Executive Briefings

In a Complex Retail World, Kellogg Company Turns to Demand Sensing

The big name in cereal and snacks seeks to improve forecast accuracy through the adoption of a new tool that supplements traditional supply-chain planning processes with a broader range of information about actual customer demand.

Life in the cereal aisle of the grocery store used to be so simple. There were the familiar brands, popular variations on oats, corn, wheat and rice, and they rarely changed. Today, that sense of continuity has vanished. New products pop up at a rapid rate, and others disappear, as merchandisers struggle to get the attention of jaded consumers. And with this dizzying array of choices comes the challenge of guessing what's going to sell.

Predictability, it seems, has gone out the window. So companies are turning to sophisticated demand-sensing tools to get a better notion of actual buying patterns. Such was the motive behind The Kellogg Company's acquisition of a demand-sensing application from Terra Technology.

Posting sales of more than $13bn in 2011, Kellogg is the world's leader maker of cereal products. It's also a major player in snacks and convenience foods. Brands include Keebler, Pop Tarts, Eggo, Cheez-It, Famous Amos, Morningside Farms and Pringles, the last of which it recently acquired from Procter & Gamble.

According to Kurt Specht, who oversees demand planning for Kellogg USA, the company's need for a better system was driven by changing business dynamics, "due primarily to trade promotion activity, coupled with a strong innovation focus."

Like any successful producer in the consumer-packaged goods arena, Kellogg can't afford to stand still.

Traditionally, Kellogg's demand-planning and forecasting resources have been aimed at the intermediate term. Most CPG companies, says Specht, tend to focus on one to three months in the future. Less attention is paid to the very short or very long term.

→ **Records supplied**
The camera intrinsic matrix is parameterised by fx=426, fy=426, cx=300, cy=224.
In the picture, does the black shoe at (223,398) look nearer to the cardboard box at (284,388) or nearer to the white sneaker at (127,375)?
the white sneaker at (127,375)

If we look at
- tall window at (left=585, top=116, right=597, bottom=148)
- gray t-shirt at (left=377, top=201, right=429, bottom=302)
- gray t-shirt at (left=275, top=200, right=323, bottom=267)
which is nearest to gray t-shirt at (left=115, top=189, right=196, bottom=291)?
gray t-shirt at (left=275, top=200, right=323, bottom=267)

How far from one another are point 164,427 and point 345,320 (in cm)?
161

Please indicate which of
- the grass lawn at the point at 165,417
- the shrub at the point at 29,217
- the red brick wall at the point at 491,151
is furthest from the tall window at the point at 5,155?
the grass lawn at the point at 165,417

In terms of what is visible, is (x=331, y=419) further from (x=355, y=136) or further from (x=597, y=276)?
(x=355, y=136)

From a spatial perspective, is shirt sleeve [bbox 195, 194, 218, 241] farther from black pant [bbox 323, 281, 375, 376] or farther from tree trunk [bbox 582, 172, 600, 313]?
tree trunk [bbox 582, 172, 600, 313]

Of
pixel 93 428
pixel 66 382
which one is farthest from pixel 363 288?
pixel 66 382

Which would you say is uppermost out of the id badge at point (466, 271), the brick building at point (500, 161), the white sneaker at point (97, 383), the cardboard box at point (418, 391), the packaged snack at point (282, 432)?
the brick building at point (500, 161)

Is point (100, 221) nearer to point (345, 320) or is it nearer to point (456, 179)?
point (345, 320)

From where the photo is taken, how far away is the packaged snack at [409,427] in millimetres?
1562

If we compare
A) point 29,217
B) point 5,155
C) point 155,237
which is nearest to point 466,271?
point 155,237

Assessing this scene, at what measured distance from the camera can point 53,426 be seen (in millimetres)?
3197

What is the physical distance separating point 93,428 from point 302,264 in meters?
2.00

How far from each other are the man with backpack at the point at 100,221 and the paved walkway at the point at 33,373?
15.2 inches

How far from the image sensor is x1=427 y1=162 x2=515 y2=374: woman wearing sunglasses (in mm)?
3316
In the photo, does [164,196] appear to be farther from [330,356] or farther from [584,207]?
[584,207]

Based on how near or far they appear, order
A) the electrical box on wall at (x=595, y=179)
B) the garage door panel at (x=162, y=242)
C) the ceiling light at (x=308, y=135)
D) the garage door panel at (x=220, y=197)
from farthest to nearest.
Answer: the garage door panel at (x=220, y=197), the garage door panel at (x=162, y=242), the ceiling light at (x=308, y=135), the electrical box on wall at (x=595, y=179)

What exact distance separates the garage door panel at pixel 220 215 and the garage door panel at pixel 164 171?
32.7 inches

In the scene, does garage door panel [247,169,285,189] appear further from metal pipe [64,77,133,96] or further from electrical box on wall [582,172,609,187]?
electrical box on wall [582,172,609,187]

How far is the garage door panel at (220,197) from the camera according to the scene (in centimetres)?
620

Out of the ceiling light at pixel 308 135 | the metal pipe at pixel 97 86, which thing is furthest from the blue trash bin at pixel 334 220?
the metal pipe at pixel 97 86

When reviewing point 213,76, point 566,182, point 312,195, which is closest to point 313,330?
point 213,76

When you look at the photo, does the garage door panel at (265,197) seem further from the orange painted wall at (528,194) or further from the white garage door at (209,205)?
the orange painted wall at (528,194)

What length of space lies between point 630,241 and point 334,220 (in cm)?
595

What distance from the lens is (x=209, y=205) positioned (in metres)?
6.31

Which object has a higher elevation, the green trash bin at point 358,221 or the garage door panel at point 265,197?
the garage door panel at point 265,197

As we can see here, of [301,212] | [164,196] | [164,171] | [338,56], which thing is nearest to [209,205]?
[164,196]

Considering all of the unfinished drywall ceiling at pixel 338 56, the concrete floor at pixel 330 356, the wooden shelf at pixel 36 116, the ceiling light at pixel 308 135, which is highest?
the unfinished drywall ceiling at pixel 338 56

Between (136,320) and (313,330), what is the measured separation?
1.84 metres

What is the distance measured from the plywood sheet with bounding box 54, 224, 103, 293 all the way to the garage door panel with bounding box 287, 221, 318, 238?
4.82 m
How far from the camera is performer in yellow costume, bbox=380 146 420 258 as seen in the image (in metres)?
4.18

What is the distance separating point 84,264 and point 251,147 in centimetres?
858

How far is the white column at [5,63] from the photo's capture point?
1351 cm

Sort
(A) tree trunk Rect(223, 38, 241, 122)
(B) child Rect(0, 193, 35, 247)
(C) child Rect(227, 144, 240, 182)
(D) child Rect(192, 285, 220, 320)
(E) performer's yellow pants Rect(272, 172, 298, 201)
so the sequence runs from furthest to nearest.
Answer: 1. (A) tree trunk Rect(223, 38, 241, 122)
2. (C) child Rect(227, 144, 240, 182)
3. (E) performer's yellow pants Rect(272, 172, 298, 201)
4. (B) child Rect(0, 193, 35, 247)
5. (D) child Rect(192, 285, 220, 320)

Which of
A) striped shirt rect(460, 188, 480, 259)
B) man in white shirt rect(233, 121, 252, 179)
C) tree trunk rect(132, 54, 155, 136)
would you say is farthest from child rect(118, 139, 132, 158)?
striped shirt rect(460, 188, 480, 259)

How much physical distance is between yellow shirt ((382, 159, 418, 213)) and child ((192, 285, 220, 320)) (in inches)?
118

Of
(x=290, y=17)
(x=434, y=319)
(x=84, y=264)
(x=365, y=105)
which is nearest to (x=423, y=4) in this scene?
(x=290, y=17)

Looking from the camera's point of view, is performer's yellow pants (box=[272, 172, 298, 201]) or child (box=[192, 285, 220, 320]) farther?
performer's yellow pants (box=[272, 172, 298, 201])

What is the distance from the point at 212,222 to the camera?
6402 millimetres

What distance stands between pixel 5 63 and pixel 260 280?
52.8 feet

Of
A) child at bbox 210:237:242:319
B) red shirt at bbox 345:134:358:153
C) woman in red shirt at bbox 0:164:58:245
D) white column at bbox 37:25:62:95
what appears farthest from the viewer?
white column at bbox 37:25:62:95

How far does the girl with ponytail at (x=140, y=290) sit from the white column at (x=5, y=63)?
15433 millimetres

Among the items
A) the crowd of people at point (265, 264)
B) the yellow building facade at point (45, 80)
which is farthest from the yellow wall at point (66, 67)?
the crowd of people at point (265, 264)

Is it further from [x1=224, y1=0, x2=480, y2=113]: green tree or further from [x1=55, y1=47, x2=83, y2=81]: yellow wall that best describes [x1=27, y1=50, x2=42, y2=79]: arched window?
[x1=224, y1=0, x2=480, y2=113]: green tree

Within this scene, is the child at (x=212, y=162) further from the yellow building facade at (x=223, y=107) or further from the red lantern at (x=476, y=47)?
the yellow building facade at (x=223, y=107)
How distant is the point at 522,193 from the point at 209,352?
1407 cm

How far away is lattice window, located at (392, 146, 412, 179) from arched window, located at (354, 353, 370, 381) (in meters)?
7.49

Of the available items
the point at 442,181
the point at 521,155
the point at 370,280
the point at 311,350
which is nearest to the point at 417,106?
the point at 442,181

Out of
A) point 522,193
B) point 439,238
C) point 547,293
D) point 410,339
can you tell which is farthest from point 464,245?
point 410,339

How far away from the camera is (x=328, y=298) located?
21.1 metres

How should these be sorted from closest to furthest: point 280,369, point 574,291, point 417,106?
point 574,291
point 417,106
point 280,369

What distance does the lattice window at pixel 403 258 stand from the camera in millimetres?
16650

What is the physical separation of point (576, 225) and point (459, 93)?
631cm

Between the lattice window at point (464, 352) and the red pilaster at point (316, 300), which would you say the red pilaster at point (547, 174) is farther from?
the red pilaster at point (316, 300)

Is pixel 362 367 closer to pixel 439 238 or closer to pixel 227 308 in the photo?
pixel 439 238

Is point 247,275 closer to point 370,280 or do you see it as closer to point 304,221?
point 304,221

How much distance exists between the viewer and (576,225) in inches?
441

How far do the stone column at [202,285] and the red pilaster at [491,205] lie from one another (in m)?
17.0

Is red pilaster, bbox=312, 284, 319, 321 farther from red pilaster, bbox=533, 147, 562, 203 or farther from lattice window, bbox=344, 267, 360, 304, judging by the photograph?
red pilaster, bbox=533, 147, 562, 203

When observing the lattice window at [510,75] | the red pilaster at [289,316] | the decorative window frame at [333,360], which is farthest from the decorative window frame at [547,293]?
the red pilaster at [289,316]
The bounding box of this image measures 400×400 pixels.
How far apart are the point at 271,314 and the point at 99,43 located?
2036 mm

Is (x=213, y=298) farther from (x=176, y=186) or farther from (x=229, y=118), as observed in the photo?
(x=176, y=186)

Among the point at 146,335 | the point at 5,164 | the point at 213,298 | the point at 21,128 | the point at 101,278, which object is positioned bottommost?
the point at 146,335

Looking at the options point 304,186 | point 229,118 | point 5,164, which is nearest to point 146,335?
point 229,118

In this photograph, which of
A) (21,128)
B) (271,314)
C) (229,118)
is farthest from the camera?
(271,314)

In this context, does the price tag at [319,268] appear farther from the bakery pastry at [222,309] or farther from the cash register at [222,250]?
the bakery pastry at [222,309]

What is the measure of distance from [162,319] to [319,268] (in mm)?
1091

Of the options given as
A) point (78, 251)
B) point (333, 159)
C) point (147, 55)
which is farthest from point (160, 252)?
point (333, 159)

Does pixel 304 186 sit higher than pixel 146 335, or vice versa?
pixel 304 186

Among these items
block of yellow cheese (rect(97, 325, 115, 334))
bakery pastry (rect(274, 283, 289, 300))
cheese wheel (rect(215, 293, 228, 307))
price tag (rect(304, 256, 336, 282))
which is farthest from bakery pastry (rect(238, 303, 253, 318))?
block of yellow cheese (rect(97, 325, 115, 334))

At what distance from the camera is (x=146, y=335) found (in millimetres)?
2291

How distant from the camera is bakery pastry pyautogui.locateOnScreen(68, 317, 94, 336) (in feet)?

→ **Your goal**
Condense the paragraph in the Kellogg article that opens "Life in the cereal aisle" into two sentences, keeping its main facts.

→ **Response**
The cereal aisle was once simple, with familiar brands and popular oat, corn, wheat and rice variations that rarely changed. That continuity is gone: as merchandisers compete for jaded consumers' attention, products appear and disappear rapidly, and the wide choice makes it hard to guess what will sell.